GitLab for Tails sysadmins

Administration of GitLab
Configuration of GitLab
Access control
Interactions with other parts of our infrastructure

This page documents what Tails syadmins need to know about our GitLab instance. The user documentation is kept in a separate page.

Tails previously used Redmine, and the migration was coordinated using Salsa.

Administration of GitLab

Our friends at https://www.immerda.ch/ host our GitLab instance. We usually contact them through e-mail or their Jabber channel (see their contact info).

The Tails system administrators administrate this GitLab instance. They don't have shell access to the VM hosting the service so, among many other things, using Server Hooks is not easy and would depend on coordination with the service provider.

Configuration of GitLab

The configuration of our GitLab instance lives in the private tails/gitlab-config GitLab project.

If you have access to this project, you can propose configuration changes: push a topic branch and submit a merge request.

This can be useful, for example:

to modify group membership when someone joins or leaves a team
to propose new group labels shared by all our GitLab projects
to propose a new project under the tails/ namespace, ensuring our common project settings & permission model are applied

Note that GitLab's root user is an owner of all projects because that makes sense for the way Tails currently manages user permissions for the different groups and projects. Notifications are turned off for that user and it shouldn't be used for communicating with other users.

Access control

Objects

Canonical Git repo: the authoritative tails/tails repository, hosted on GitLab
Major branches: master, stable, testing, devel
Release tags: a signed Git tag that identifies the source code used to build a specific Tails release; currently all tags in the authoritative tails.git repository are release tags; the tag name is a version number, with '~' replaced by '-'.
Particularly sensitive data: confidential data that specific teams like Fundraising and Accounting need to handle, but that other contributors generally don't need direct access to.
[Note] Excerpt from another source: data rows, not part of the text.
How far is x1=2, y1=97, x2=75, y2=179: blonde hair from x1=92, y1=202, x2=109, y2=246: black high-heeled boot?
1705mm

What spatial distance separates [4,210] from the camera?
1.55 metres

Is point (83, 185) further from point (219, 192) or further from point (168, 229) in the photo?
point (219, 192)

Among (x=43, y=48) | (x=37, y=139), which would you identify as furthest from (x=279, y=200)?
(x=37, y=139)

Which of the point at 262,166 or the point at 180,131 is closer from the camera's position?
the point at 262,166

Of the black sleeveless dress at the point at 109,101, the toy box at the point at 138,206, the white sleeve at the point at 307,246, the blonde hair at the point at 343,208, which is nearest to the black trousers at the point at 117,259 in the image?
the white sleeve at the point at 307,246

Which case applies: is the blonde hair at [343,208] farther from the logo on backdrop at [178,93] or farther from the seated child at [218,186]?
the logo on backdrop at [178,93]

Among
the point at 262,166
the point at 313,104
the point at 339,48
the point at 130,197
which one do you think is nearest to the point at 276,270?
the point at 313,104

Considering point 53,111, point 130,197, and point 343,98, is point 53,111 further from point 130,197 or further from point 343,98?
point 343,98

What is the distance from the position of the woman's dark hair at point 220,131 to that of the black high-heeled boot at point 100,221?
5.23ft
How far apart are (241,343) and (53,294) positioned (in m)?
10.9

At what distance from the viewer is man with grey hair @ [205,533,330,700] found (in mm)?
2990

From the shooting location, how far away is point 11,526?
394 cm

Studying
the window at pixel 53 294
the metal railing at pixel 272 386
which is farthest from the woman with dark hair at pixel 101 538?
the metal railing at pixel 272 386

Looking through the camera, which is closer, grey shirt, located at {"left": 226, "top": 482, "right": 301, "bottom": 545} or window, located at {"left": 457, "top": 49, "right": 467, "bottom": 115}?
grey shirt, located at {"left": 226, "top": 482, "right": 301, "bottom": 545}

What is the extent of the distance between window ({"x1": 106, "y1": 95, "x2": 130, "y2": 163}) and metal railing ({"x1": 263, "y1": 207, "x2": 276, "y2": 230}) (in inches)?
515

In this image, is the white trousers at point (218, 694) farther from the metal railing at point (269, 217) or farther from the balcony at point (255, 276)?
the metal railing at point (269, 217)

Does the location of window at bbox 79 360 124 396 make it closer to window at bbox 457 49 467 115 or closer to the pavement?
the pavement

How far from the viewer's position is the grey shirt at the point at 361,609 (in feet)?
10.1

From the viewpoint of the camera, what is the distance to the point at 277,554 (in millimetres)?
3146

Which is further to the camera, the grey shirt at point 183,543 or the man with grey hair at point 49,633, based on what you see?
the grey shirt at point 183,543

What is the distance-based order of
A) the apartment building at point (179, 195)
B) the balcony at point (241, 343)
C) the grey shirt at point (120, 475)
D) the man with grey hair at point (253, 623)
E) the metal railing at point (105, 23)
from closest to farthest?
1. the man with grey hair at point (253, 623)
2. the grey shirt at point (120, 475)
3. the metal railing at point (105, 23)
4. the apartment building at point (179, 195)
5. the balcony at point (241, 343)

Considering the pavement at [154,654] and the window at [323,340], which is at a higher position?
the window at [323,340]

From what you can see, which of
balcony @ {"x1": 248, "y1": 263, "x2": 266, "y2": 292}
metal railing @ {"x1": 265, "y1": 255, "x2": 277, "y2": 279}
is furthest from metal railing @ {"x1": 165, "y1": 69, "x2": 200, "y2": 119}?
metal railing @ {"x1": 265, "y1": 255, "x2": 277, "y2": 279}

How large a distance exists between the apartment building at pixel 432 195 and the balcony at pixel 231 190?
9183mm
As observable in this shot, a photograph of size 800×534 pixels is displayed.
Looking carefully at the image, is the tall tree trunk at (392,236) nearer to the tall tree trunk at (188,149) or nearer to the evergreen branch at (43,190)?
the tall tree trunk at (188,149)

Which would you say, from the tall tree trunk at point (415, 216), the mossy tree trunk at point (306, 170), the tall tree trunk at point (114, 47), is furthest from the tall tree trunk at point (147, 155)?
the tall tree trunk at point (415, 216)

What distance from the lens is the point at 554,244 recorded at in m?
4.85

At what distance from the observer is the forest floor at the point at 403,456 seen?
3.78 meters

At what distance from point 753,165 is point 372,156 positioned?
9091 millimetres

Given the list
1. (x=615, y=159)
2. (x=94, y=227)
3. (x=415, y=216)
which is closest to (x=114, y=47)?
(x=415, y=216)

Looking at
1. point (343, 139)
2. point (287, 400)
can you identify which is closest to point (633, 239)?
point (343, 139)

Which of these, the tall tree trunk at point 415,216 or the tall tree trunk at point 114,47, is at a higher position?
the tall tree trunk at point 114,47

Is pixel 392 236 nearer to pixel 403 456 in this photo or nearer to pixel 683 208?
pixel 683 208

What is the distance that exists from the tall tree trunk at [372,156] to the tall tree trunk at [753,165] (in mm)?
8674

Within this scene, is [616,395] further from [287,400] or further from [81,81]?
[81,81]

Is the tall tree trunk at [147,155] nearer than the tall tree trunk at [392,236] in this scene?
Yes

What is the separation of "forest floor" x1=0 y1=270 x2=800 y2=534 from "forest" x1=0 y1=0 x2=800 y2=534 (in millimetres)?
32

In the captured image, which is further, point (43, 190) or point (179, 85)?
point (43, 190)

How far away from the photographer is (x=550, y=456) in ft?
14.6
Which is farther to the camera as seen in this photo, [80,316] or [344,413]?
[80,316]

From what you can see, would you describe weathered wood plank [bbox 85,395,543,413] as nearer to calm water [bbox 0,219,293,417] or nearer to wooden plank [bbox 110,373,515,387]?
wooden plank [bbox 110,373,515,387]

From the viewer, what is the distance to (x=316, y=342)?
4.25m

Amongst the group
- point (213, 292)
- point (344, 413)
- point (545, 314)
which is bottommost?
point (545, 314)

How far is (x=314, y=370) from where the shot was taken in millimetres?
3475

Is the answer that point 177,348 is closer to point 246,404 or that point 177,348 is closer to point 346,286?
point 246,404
This definitely include issues; this might include Git repositories at some point.

Note that as of 2020-03-29, it is undefined:
- What subset of this data can go to a web-based issue tracker or not.
  This was already a problem with Redmine.
  Fixing this will require discussions between various stakeholders.
- What subset of this data could live in a cleartext Git repository hosted here or there, as opposed to requiring end-to-end encryption between members of these teams. This is a hypothetical problem for now.

Subjects

An admin:
- can configure GitLab
  
  As a consequence, an admin can grant themselves any permission they want if an emergency requires it; in other situations, better follow due process to request such status or permissions :)
- MUST comply with our "Level 3" security policy
A committer:
- can push and force-push to any ref in the canonical Git repo, including major branches and release tags;
  incidentally, this ensures the following requirement is met:
- their branches are picked up by Jenkins; it follows that they MUST comply with our "Infrastructure" security policy
- can merge MRs into major branches
- can modify issues metadata
- is allowed to view confidential issues in the tails/tails GitLab project; that's OK, because particularly sensitive data lives somewhere else, with stricter access control
- can edit other users' comments
- MUST comply with our "Level 3" security policy
A regular, particularly trusted contributor:
- can push and force-push to a subset of refs in the canonical Git repo; this subset MUST NOT include any major branch nor release tag;
  this is required to ensure the following requirement is met:
- their branches are picked up by Jenkins; it follows that they MUST comply with our "Infrastructure" security policy
- can modify issues metadata
- is allowed to view confidential issues in the tails/tails GitLab project; that's OK, because particularly sensitive data lives somewhere else, with stricter access control
A regular contributor:
- can fork the Git repositories and push changes to their own fork
- can modify issues metadata
- is allowed to view confidential issues in the tails/tails GitLab project; that's OK, because particularly sensitive data lives somewhere else, with stricter access control
Anybody with a GitLab account on the instance we use:
- can view and submit issues in public projects
- can submit MRs in public projects

Implementation

See GitLab.

Interactions with other parts of our infrastructure

The following pieces of the Tails infrastructure interact with GitLab either directly or indirectly:

The Ticket Gardener queries GitLab for information about the state of issues and merge requests.
The Translation Platform constantly merges modifications made through Weblate and pushes them back to the Tails main repository (see the script for that). We use a local "gatekeeper" repository with a hook to prevent the Translation Platform from messing with more things than it should.
Ikiwiki is notified whenever there's a change in the master branch of the main Tails repository and creates/updates .po files when new content was added to the Tails website. For this, GitLab was manually configured to mirror the main Tails repository to a local repository in the Tails infrastructure, and the local mirror pings Ikiwiki when its master branch was modified. Some other "underlay" repositories are also configured to cause Ikiwiki to refresh the main website.
Our Jenkins master is also notified when there are relevant changes to the main Tails repository, and its Jenkins slaves query GitLab to determine whether to conduct reproducibility tests and whether to send notifications through e-mail.